Cyprus Registers One Of The Lowest Shares In ICT Security Problems - Eurostat
10:55 - 15 February 2023
In 2021 in the EU, 22.2% of enterprises (with 10 or more employees and self-employed persons) in the business economy (excluding the mining and quarrying and financial sector) experienced ICT security incidents resulting in different types of consequences such as unavailability of ICT services, destruction or corruption of data or disclosure of confidential data.
The most frequent consequence reported was the unavailability of ICT services due to hardware or software failures (18.7%).
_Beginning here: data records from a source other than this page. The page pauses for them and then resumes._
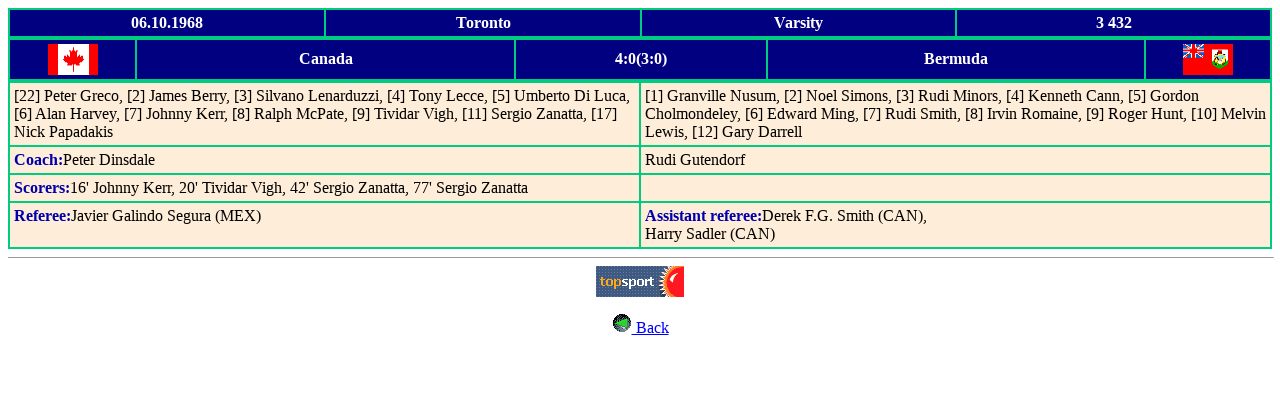

--- FILE ---
content_type: text/html; charset=UTF-8
request_url: https://allworldcup.narod.ru/1970/PROTOCOL/QUALIF/CONCACAF/CANVSBER.HTM
body_size: 1815
content:
<script type="text/javascript">
if(typeof(u_global_data)!='object') u_global_data={};
function ug_clund(){
	if(typeof(u_global_data.clunduse)!='undefined' && u_global_data.clunduse>0 || (u_global_data && u_global_data.is_u_main_h)){
		if(typeof(console)=='object' && typeof(console.log)=='function') console.log('utarget already loaded');
		return;
	}
	u_global_data.clunduse=1;
	if('0'=='1'){
		var d=new Date();d.setTime(d.getTime()+86400000);document.cookie='adbetnetshowed=2; path=/; expires='+d;
		if(location.search.indexOf('clk2398502361292193773143=1')==-1){
			return;
		}
	}else{
		window.addEventListener("click", function(event){
			if(typeof(u_global_data.clunduse)!='undefined' && u_global_data.clunduse>1) return;
			if(typeof(console)=='object' && typeof(console.log)=='function') console.log('utarget click');
			var d=new Date();d.setTime(d.getTime()+86400000);document.cookie='adbetnetshowed=1; path=/; expires='+d;
			u_global_data.clunduse=2;
			new Image().src = "//counter.yadro.ru/hit;ucoz_desktop_click?r"+escape(document.referrer)+(screen&&";s"+screen.width+"*"+screen.height+"*"+(screen.colorDepth||screen.pixelDepth))+";u"+escape(document.URL)+";"+Date.now();
		});
	}
	
	new Image().src = "//counter.yadro.ru/hit;desktop_click_load?r"+escape(document.referrer)+(screen&&";s"+screen.width+"*"+screen.height+"*"+(screen.colorDepth||screen.pixelDepth))+";u"+escape(document.URL)+";"+Date.now();
}

setTimeout(function(){
	if(typeof(u_global_data.preroll_video_57322)=='object' && u_global_data.preroll_video_57322.active_video=='adbetnet') {
		if(typeof(console)=='object' && typeof(console.log)=='function') console.log('utarget suspend, preroll active');
		setTimeout(ug_clund,8000);
	}
	else ug_clund();
},3000);
</script>
	<script type="text/javascript">new Image().src = "//counter.yadro.ru/hit;narodadst1?r"+escape(document.referrer)+(screen&&";s"+screen.width+"*"+screen.height+"*"+(screen.colorDepth||screen.pixelDepth))+";u"+escape(document.URL)+";"+Date.now();</script>
	<script type="text/javascript">new Image().src = "//counter.yadro.ru/hit;narod_desktop_ad?r"+escape(document.referrer)+(screen&&";s"+screen.width+"*"+screen.height+"*"+(screen.colorDepth||screen.pixelDepth))+";u"+escape(document.URL)+";"+Date.now();</script><script type="text/javascript" src="//allworldcup.narod.ru/.s/src/jquery-3.3.1.min.js"></script><script type="text/javascript" src="//s251.ucoz.net/cgi/uutils.fcg?a=uSD&ca=2&ug=999&isp=0&r=0.894926622717257"></script>
<HTML>
<HEAD>
<TITLE>WORLD CUP 1970 CONCACAF</TITLE>
</HEAD>
<BODY BGCOLOR=#FFFFFF LINK=#0000FF TEXT=#000000>
<!-- bmv 1960 -->
<TABLE WIDTH=100% BGCOLOR=#000080 BORDERCOLOR=#00CC80 BORDER=1 CELLSPACING=0 CELLPADDING=4>
<TR ALIGN=CENTER>
<TD WIDTH=25%><B><FONT COLOR=#FFFFFF>06.10.1968</FONT></B></TD>
<TD WIDTH=25%><B><FONT COLOR=#FFFFFF>Toronto</FONT></B></TD>
<TD WIDTH=25%><B><FONT COLOR=#FFFFFF>Varsity</FONT></B></TD>
<TD WIDTH=25%><B><FONT COLOR=#FFFFFF>3 432</FONT></B></TD>
</TR>
</TABLE>
<TABLE WIDTH=100% BGCOLOR=#000080 BORDERCOLOR=#00CC80 BORDER=1 CELLSPACING=0 CELLPADDING=4>
<TR ALIGN=CENTER>
<TD WIDTH=10%><IMG HEIGHT=31 WIDTH=50 SRC="../../../../IMG/CANADA.GIF"></TD>
<TD WIDTH=30%><B><FONT COLOR=#FFFFFF>Canada</FONT></B></TD>
<TD WIDTH=20%><B><FONT COLOR=#FFFFFF>4:0(3:0)</FONT></B></TD>
<TD WIDTH=30%><B><FONT COLOR=#FFFFFF>Bermuda</FONT></B></TD>
<TD WIDTH=10%><IMG HEIGHT=31 WIDTH=50 SRC="../../../../IMG/BERMUDA.GIF"></TD>
</TR>                                                      
</TABLE>
<TABLE WIDTH=100% BGCOLOR=#FEEED9 BORDERCOLOR=#00CC80 BORDER=1 CELLSPACING=0 CELLPADDING=4>
<TR VALIGN=TOP>
<TD WIDTH=50%>[22] Peter Greco, [2] James Berry, [3] Silvano Lenarduzzi, [4] Tony Lecce, [5] Umberto Di Luca, [6] Alan Harvey, [7] Johnny Kerr, [8] Ralph McPate, [9] Tividar Vigh, [11] Sergio Zanatta, [17] Nick Papadakis</TD>
<TD WIDTH=50%>[1] Granville Nusum, [2] Noel Simons, [3] Rudi Minors, [4] Kenneth Cann, [5] Gordon Cholmondeley, [6] Edward Ming, [7] Rudi Smith, [8] Irvin Romaine, [9] Roger Hunt, [10] Melvin Lewis, [12] Gary Darrell</TD>
</TR>
<TR VALIGN=TOP>
<TD WIDTH=50%><FONT COLOR=#0000AA><B>Coach:</B></FONT>Peter Dinsdale</TD>
<TD WIDTH=50%>Rudi Gutendorf</TD>
</TR>
<TR VALIGN=TOP>
<TD WIDTH=50%><FONT COLOR=#0000AA><B>Scorers:</B></FONT>16' Johnny Kerr, 20' Tividar Vigh, 42' Sergio Zanatta, 77' Sergio Zanatta</TD>
<TD WIDTH=50%>&nbsp</TD>
</TR>
<TR VALIGN=TOP>
<TD WIDTH=50%><FONT COLOR=#0000AA><B>Referee:</B></FONT>Javier Galindo Segura (MEX)</TD>
<TD WIDTH=50%><FONT COLOR=#0000AA><B>Assistant referee:</B></FONT>Derek F.G. Smith (CAN),<br>Harry Sadler (CAN)</TD>
</TR>
</TABLE>
<CENTER>
<HR SIZE=1 WIDTH=100%>    
 
<!-- bmv 1960 f-->
<!--Start TopSport-->
<a href=http://www.topsport.ru target=_blank rel="nofollow">
<img src=http://www.topsport.ru/ts/counter.asp?id=175 border=0 alt='������� TopSport'></a>
<!--End TopSport-->
<P ALIGN=CENTER>
<A HREF="../../../CONCACAF.HTM#M3"><IMG BORDER=0 SRC="../../../../IMG/BACK_NEW.GIF"> Back </A>
</BODY>
</html>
Unavailability of ICT services due to attacks from the outside (e.g. ransomware attacks, denial of service attacks) was far less common (3.5%).
EU enterprises also reported the destruction or corruption of data, caused by two types of incidents: due to hardware or software failures (3.9%) or due to infection by malicious software or unauthorised intrusion (2.1%).
The least frequent consequence of ICT security incidents was the disclosure of confidential data, related to two different reasons: intrusion, pharming, phishing attack, intentional actions by own employees (1.1%) and unintentional actions by own employees (1.0%).
Finnish enterprises register highest incidence of ICT security problems
Among EU countries, the highest shares of enterprises that registered ICT security incidents leading to unavailability of ICT services, destruction or corruption of data or disclosure of confidential data, were in Finland, with more than two-fifths (43.8%), followed by the Netherlands and Poland (30.1% and 29.7%), Czechia (29.3%) and Denmark (26.4%).
At the other end of the scale, the lowest shares were in Bulgaria (11.0%), Portugal (11.5%), Slovakia (12.3%), Hungary (13.4%) and Cyprus (14.3%).